Un tel examen médical préalable ou son substitut est impératif, comme l’a rappelé la Haute juridiction dans sa décision du 15 décembre 2016 (Civ 2ème – n° 15-26.900).
Son absence de réalisation, quel qu’en soit le motif, ne saurait en conséquence être palliée par la production d’autres examens médicaux tels que l’échographie et la radiographie qui ont été réalisées de manière contemporaine sur le patient.

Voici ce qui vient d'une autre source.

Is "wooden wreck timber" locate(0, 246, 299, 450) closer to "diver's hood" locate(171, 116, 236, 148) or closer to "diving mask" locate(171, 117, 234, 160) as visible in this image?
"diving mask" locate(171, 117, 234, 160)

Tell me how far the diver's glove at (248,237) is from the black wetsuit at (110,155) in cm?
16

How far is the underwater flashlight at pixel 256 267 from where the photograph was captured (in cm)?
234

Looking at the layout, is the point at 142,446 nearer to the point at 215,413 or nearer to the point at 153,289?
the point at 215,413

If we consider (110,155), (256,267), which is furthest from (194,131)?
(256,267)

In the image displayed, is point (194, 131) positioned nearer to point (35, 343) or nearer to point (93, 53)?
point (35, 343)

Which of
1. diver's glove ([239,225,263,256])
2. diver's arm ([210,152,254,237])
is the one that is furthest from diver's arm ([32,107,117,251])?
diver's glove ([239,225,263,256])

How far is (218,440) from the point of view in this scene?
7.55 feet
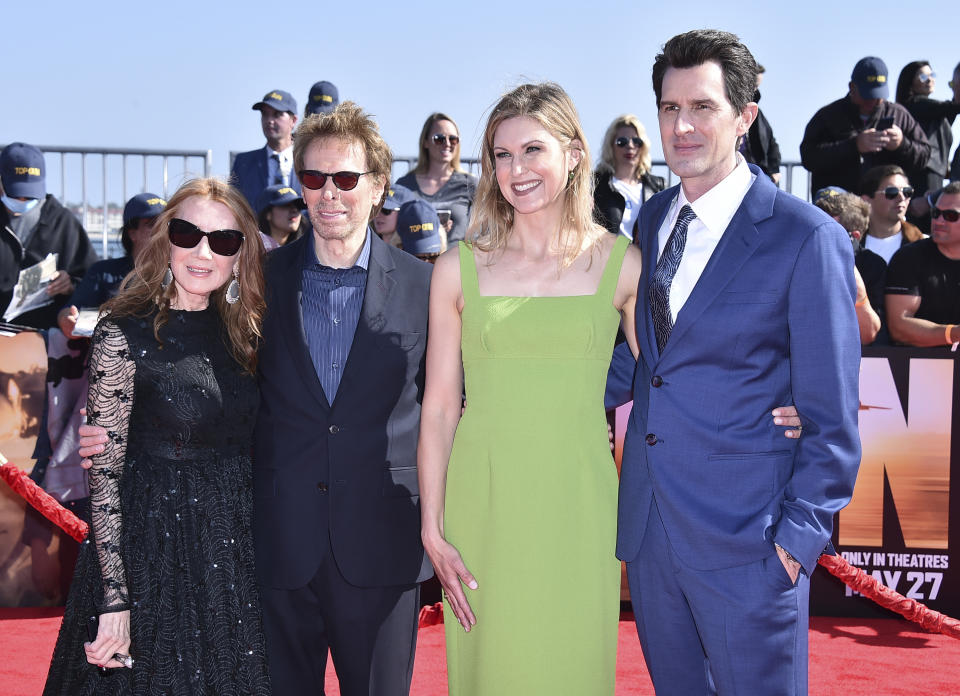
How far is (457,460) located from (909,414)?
11.5 ft

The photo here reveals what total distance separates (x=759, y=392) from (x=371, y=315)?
1180mm

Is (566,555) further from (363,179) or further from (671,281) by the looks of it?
(363,179)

Tout autant, la saisine d’un comité régional de reconnaissance des maladies professionnelles ne se justifiait pas dès lors que l’article L 461-1 susvisé n’autorise la recherche de son avis que lorsque « une ou plusieurs conditions tenant au délai de prise en charge, à la durée d’exposition ou à la liste limitative des travaux ne sont pas remplies », ce qui n’est aucunement le cas en l’espèce.
C’est donc à raison que les premiers juges ont rejeté le recours de M. [O] et ont confirmé la décision de la caisse du 3 mars 2023 notifiant à l’assuré le refus de prise en charge de la pathologie au titre de la législation sur les risques professionnels.
Le jugement sera en conséquence confirmé en toutes ses dispositions.
Partie perdante, M. [O] sera condamné aux dépens d’appel.
PAR CES MOTIFS
La Cour, statuant par arrêt contradictoire mis à disposition au greffe, après débats en audience publique et après en avoir délibéré,
Confirme le jugement du tribunal judiciaire de Dijon du 20 février 2024 en toutes ses dispositions
Condamne M. [Z] [O] aux dépens d’appel.